In many countries, e.g., Germany, landfills have been completely replaced by incineration plants, already decades ago.

All non-recyclable trash (except for certain kinds of hazardous waste) is burned. This is done at very high temperature to ensure that, e.g., the toxic intermediates from burning plastics are further broken down and rendered harmless.

The heat is used to generate electricity.

Anonymous 0 Comments

Looking at the prior answers, they are all based on a US model. Here in Europe, they have been doing it since the 1970s. Even back then, the refuge was pre-sorted before being burned to remove toxic waste that can harm the environment. Filters were heavily researched from the 1950s for the Nuclear power industry. The innovations from that industry were taken for the fledgling incinerator building in later decades. The filters catch emissions from the incineration process, burning only the items that cannot be recycled or will not be turned into compost. The rules to prevent pollution are strict and covered by EU law, Waste Incineration Directive 2000/76/EC.

If I use the example of my home city in Coventry, UK. It built its incinerator in the 1970s, and during its construction, pipelines were laid to the schools, hospitals, factories and council buildings in the city centre. These pipelines take heat to provide a source of free heating in the winter. In the 1990s, they retrofitted the burners into boilers and included water heating, power generation and water purification plant for the local river. The waste, once burnt, provides five different forms of energy recovery to maximise the benefit from it. Before incineration, the items are sorted by machine and then by hand to ensure all waste is thoroughly upcycled, recycled and toxic elements removed for treatment. The side processes are;

1. Area heating.
2. Electricity generation.
3. Water purification of the river that passes the plant.
4. Water heating for the city’s municipal swimming pools.
5. Ash (once all toxins are removed) for farmers to spread on their fields as part of the fertilisation process.

It only takes the will and foresight (plus money) to turn something highly wasteful to be ‘buried’ rather than finding forms to recover the energy in the product.

Anonymous 0 Comments

Who is “we”? The Swiss for example burn all of their non-recyclable waste, landfill was outlawed in 2000.
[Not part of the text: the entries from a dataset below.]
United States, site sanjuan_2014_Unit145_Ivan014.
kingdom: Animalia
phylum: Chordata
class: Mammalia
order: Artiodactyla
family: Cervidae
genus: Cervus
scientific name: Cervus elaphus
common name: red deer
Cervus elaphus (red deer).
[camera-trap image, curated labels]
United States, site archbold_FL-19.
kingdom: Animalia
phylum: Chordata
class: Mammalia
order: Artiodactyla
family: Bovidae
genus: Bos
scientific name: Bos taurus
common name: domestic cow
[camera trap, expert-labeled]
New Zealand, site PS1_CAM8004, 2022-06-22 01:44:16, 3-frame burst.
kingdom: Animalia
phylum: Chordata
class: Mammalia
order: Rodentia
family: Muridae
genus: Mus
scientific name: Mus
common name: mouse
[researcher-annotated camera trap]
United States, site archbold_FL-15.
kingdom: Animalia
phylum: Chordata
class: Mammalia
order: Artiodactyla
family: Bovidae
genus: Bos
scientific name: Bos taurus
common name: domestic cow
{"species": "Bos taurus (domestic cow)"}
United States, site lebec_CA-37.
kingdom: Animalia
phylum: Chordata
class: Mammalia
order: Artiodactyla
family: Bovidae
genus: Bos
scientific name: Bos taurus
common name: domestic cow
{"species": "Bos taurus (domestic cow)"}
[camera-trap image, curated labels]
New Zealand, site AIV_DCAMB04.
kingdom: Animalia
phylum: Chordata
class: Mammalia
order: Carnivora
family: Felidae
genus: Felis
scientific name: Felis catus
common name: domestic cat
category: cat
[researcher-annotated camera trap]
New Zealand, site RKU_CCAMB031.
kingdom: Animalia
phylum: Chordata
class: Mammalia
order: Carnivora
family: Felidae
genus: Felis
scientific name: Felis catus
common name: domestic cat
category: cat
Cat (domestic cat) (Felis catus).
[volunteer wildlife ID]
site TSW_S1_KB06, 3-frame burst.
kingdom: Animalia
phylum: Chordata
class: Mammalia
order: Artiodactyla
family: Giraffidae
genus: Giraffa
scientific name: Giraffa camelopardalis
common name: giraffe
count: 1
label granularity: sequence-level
https://www.bafu.admin.ch/bafu/en/home/themen/thema-abfall/abfall–daten–indikatoren-und-karten/abfall–indikatoren/indikator-abfall.pt.html/aHR0cHM6Ly93d3cuaW5kaWthdG9yZW4uYWRtaW4uY2gvUHVibG/ljL0FlbURldGFpbD9pbmQ9QUIwMDcmbG5nPWVuJlN1Ymo9Tg%3d%3d.html

Anonymous 0 Comments

I wish we could have the ol’ backyard incinerators again but there’s so much foam and plastic and non-bio waste today vs what was trash in the 60’s, we’d end up with higher health risks from carcinogen exposure unfortunately.